EXERCISE BRIEF:
Copy out, word for word, the stretch from the line containing "Which one from" through the end of the data.
━━━━━ DATASET EXTRACT ━━━━━
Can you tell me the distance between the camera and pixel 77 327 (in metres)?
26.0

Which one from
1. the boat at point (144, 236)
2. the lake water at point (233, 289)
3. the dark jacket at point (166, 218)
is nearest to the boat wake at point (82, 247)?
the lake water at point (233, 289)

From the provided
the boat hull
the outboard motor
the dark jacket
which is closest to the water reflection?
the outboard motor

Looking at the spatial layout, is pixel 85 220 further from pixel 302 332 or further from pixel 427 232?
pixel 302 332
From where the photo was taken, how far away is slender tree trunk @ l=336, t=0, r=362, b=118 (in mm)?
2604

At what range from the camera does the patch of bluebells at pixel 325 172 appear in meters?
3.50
━━━━━
RESULT OF THIS EXERCISE:
Which one from
1. the boat at point (144, 236)
2. the lake water at point (233, 289)
3. the dark jacket at point (166, 218)
is nearest to the boat wake at point (82, 247)?
the lake water at point (233, 289)

From the provided
the boat hull
the outboard motor
the dark jacket
which is closest to the water reflection?
the outboard motor

Looking at the spatial layout, is pixel 85 220 further from pixel 302 332 or further from pixel 427 232?
pixel 302 332
From where the photo was taken, how far away is slender tree trunk @ l=336, t=0, r=362, b=118 (in mm)?
2604

At what range from the camera does the patch of bluebells at pixel 325 172 appear in meters?
3.50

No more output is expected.